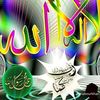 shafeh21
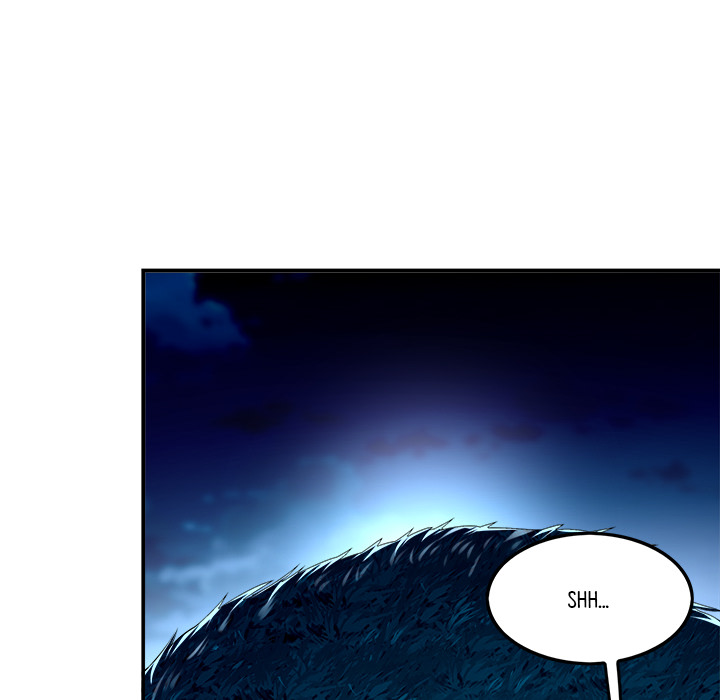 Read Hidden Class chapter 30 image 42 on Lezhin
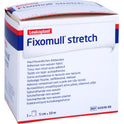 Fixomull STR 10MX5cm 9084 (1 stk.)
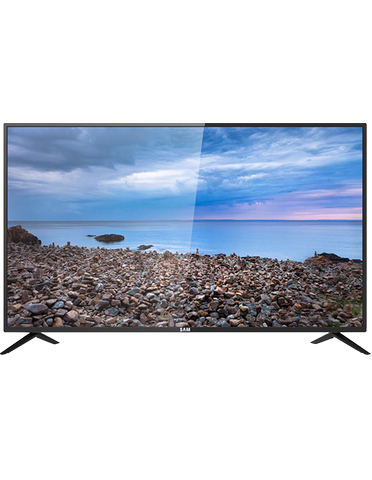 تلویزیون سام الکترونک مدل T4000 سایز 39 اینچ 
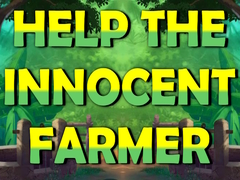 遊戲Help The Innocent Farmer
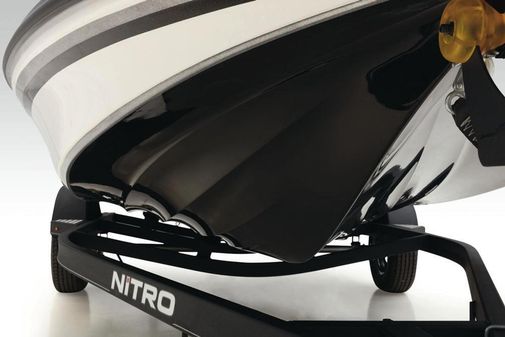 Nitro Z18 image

* * *

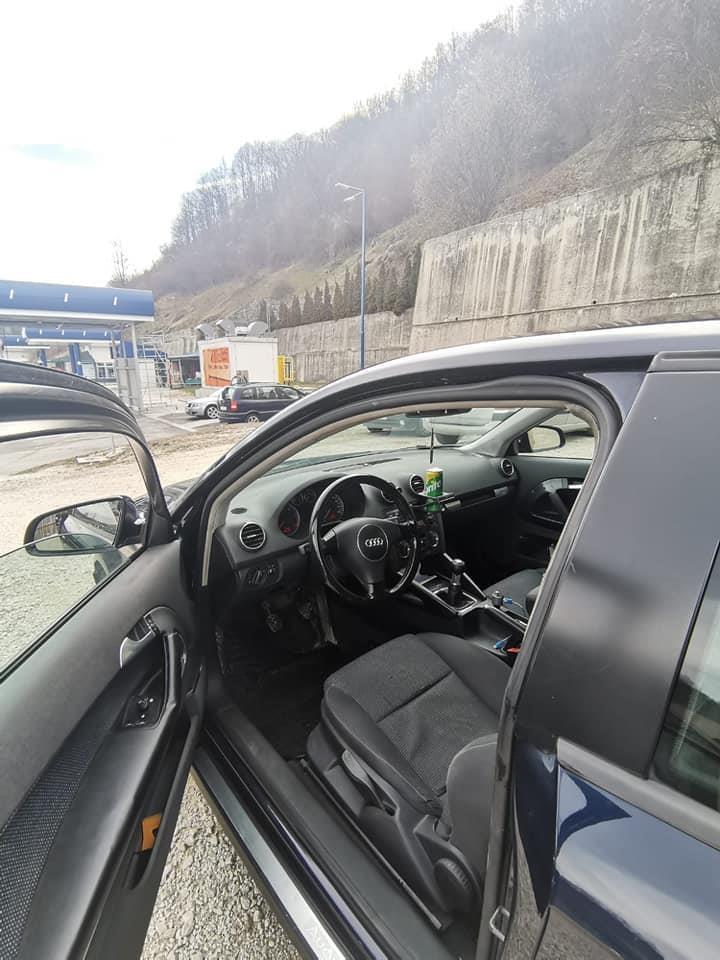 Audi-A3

▶ PROBLEM STATEMENT: When you reach the line containing "Fixomull STR 10MX5cm 9084 (1 stk.)" in the entries above, begin restating word for word, and stop once the line containing "Nitro Z18 image" has been given. Omit the pictures.

▶ RESULT OF THIS TASK:
 Fixomull STR 10MX5cm 9084 (1 stk.)
 تلویزیون سام الکترونک مدل T4000 سایز 39 اینچ 
 遊戲Help The Innocent Farmer
 Nitro Z18 image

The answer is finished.